The concept of environmental racism emerged in the 1980s in the wake of the Warren County protests against siting a PCB waste facility in a majority African-American community and the subsequent national study Toxic Wastes and Race in the United States (1987). Most studies of environmental justice movements document the subsequent period’s activities, ranging from protests of coal-burning power plants in Chicago to radioactive waste siting on Navajo lands, and, most prominently, the Flint Water Crisis and Standing Rock protests against the Dakota Pipeline.


This talk, based on the book Clean and White: A History of Environmental Racism in the United States, proposes a far longer history of environmental racism in the United States, focusing on occupational structures in waste-handling occupations in the nineteenth and twentieth century, emphasizing the Memphis Sanitation Workers’ strike of 1968 as both a culmination of developing inequalities and also an important precedent to the Environmental Justice Movement that emerged in the 1980s. Telling a long history of these inequalities in the United States, I argue, allows us to contextualize contemporary struggles in the structural inequalities that activists and scholars have documented for more than thirty years.
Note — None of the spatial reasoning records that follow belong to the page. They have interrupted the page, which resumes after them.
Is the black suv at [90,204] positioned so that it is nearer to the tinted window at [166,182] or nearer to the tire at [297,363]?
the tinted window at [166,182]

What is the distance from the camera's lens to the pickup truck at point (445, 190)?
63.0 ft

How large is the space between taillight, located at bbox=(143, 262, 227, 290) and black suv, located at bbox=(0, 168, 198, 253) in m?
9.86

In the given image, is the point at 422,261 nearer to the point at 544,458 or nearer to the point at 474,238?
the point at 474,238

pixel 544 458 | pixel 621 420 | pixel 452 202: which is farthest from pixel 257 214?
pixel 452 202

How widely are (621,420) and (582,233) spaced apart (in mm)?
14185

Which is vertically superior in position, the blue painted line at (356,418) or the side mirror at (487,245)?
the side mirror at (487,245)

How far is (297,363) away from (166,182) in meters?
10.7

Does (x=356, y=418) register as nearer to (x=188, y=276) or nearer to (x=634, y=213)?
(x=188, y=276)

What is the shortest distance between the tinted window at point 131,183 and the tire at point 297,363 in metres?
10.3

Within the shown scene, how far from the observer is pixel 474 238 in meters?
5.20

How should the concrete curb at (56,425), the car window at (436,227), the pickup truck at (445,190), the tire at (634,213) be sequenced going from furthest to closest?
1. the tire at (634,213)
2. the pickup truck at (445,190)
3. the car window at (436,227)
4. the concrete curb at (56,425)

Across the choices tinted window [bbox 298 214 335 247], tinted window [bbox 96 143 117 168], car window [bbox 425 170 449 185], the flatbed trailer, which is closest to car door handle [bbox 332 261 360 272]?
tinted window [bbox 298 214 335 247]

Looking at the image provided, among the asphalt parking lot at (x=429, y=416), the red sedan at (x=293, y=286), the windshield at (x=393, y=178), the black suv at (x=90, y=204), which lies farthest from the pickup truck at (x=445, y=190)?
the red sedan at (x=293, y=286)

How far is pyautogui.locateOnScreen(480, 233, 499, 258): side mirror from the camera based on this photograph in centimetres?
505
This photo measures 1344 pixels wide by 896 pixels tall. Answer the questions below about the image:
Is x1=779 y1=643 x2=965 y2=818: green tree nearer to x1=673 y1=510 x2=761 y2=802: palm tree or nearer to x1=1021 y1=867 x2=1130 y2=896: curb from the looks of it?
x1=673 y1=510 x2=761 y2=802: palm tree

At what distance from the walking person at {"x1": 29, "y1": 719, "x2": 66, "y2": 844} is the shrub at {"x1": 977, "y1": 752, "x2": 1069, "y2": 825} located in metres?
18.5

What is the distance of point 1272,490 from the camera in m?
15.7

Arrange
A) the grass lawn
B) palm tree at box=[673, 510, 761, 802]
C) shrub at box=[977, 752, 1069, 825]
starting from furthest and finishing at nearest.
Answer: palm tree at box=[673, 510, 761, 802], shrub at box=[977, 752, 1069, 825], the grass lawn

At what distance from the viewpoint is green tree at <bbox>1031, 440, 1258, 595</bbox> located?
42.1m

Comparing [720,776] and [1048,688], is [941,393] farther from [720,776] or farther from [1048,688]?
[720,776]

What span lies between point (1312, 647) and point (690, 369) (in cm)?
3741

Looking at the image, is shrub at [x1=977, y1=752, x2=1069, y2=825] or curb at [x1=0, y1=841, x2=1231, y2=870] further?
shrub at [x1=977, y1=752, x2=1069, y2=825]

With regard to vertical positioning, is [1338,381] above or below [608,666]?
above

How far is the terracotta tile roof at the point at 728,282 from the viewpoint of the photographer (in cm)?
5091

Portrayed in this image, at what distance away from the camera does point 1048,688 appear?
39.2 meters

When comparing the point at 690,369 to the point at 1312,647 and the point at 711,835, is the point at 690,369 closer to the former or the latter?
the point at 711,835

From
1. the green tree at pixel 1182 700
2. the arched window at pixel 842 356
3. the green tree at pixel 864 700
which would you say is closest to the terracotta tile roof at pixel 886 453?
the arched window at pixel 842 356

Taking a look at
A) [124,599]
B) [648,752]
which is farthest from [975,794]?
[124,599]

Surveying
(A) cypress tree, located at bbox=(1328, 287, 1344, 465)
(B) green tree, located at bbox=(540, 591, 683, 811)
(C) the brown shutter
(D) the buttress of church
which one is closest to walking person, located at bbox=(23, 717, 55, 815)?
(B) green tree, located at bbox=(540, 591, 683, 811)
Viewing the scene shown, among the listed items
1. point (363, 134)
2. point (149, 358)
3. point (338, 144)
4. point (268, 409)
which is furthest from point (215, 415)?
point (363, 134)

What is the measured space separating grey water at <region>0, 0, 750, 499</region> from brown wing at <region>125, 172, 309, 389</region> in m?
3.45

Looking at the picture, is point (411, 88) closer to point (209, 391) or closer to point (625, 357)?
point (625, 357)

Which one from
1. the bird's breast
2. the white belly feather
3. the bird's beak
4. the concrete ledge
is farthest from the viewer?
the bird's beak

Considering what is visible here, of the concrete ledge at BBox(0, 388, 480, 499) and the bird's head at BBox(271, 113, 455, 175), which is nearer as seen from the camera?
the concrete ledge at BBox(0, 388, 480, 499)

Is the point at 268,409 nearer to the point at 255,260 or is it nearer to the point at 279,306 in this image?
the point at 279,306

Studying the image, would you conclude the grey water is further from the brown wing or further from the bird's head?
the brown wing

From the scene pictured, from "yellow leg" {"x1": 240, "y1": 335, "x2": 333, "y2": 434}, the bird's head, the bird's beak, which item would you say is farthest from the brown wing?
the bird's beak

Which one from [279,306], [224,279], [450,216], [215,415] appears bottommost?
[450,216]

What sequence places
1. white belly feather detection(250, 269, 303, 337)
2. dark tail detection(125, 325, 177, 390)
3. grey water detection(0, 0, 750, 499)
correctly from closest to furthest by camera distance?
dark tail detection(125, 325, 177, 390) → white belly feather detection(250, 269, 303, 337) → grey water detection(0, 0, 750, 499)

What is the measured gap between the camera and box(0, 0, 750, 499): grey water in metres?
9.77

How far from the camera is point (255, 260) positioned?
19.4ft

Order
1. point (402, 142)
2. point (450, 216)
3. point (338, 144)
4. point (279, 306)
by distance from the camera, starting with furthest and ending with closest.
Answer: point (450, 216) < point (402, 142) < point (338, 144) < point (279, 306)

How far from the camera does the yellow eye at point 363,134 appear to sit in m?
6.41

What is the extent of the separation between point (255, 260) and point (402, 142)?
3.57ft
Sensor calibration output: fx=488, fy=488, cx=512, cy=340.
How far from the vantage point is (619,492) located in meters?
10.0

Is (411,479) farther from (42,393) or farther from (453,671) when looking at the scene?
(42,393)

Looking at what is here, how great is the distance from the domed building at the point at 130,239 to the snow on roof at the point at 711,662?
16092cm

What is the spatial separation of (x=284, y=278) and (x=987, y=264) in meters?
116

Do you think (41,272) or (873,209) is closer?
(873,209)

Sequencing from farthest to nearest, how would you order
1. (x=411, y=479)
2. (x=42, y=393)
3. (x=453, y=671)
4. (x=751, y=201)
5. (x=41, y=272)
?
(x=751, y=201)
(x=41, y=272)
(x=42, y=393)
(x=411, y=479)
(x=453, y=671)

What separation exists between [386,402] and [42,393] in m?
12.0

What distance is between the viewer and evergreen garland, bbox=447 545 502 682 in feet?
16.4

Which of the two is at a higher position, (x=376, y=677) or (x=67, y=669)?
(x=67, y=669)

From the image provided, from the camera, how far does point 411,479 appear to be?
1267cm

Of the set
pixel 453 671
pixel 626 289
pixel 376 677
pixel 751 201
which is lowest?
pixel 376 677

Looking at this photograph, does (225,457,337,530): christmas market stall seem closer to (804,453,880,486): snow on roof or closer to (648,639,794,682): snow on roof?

Carl A. Zimring is an environmental historian interested in how attitudes concerning waste shape society, culture, institutions, and inequalities. He is a professor in the Department of Social Science and Cultural Studies at Pratt Institute, where he coordinates the Sustainability Studies program. His books include Cash for Your Trash: Scrap Recycling in America (2005), The Encyclopedia of Consumption and Waste (with William L. Rathje, 2012), Clean and White: A History of Environmental Racism in the United States (2015), and Aluminum Upcycled: Sustainable Design in Historical Perspective (2017).